Overlay that with an economy that remains stubbornly unpredictable and clients whose own challenges ripple through every aspect of agency life. There are still the old headaches – payment terms stretching ever longer, budgets getting ever tighter – but they now sit alongside new demands for speed, agility, and demonstrable business impact. And after a lull, the pitch treadmill is whirring again. For some, that’s a welcome injection of opportunity; for others, it’s an exhausting test of already thinly stretched teams.

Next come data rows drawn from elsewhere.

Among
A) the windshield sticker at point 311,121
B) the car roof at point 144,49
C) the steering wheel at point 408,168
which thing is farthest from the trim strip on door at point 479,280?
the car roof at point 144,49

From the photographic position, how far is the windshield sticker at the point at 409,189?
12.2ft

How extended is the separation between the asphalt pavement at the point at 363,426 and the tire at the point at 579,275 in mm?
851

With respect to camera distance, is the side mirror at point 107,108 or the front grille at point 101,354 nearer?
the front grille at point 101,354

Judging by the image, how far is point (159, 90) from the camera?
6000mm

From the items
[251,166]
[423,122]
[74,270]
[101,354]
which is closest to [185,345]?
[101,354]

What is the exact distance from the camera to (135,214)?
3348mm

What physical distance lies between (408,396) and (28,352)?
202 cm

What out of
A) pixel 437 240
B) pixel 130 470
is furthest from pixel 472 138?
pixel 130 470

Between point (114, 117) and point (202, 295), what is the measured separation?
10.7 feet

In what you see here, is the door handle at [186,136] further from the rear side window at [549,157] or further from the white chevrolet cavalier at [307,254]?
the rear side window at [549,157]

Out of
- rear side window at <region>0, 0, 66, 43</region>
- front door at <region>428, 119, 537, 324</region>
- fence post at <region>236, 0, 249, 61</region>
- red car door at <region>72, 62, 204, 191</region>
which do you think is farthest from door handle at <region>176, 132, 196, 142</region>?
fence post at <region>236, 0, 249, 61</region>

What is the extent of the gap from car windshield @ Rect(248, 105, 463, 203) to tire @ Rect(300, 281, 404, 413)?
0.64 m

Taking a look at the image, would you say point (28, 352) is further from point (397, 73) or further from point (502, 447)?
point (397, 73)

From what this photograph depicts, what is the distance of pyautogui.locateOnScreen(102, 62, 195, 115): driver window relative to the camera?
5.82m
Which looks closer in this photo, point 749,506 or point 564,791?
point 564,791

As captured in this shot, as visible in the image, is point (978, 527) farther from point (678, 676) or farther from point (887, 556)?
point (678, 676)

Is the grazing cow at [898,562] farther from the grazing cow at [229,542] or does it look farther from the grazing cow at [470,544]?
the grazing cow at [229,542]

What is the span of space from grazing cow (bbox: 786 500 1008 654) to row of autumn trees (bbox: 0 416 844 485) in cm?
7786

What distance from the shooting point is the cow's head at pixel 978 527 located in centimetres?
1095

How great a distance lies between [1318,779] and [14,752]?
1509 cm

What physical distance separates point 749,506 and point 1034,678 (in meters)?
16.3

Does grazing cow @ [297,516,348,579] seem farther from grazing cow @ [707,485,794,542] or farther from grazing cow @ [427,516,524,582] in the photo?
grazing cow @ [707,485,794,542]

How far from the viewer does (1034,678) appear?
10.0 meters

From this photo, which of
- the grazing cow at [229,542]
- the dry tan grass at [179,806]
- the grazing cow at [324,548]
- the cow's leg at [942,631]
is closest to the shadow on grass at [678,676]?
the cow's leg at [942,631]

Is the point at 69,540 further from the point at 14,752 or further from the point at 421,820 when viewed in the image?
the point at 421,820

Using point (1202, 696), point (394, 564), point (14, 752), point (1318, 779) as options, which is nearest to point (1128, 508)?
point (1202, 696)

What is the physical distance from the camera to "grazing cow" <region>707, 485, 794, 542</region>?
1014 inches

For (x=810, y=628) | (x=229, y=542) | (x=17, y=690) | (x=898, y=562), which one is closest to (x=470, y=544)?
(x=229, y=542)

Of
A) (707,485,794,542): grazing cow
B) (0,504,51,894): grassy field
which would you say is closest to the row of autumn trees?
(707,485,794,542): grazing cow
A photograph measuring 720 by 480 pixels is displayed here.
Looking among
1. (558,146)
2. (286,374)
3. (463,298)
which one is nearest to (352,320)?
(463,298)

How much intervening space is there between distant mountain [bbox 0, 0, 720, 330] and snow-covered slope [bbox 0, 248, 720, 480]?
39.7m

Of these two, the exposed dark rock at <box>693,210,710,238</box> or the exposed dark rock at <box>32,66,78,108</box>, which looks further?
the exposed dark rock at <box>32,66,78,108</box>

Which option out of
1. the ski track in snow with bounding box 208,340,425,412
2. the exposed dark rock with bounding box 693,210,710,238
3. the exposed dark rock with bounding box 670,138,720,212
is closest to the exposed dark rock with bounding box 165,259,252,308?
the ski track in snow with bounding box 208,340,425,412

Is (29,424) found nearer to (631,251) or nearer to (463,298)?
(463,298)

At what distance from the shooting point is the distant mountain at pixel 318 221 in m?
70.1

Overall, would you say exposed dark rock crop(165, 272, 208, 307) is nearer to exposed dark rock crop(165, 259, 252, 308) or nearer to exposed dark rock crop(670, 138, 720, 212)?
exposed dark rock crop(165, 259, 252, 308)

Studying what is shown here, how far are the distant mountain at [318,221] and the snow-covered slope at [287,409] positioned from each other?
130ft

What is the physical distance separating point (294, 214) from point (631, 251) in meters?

In this climate, leadership isn’t just about hitting quarterly targets. It’s about balance – steering the business through volatile waters without capsizing creativity; finding ways to inspire teams when the pressure dial is permanently turned up; knowing when to sprint and when to slow down.
So how are London’s agency bosses handling it all? What strategies are they leaning on to keep both clients and teams motivated? What have they learned to help them moving forward in the months to come?
Jenny Bust, MD, Revolt
2025 is turning out to be a challenging year for marketing. AI, in-housing, economic instability…there’s a hefty list of issues that agencies and clients are squaring up to. It calls for cool heads and smart thinking.
As an impact agency, tackling big issues is what we and our clients are all about. When it comes to climate change, we’ve been tackling a global crisis year in, year out. It certainly requires smart thinking, but it goes beyond that. It needs long-term ambition and resolve, and to be able to combine that with short-term adaptability.
A client recently talked to me about the concept of ‘anti-fragility’. Unlike resilience (which resists damage and remains unchanged) or fragility (which breaks under stress), anti-fragile systems actually improve and grow stronger when faced with disorder. For me, this is a critical learning for both impact and marketing: don’t change your goals but be ready to change the path you take towards your goal…and grow stronger.
In many ways, Revolt has always been aligned with this mantra, but maybe more so in recent months. We’re listening with new ears and looking with fresh eyes. We’re finding new ways to work with clients as they are forced to adapt. And we’re broadening the aperture of what we do as a creative business. Embrace the new, be open to change, but stay committed to what you believe.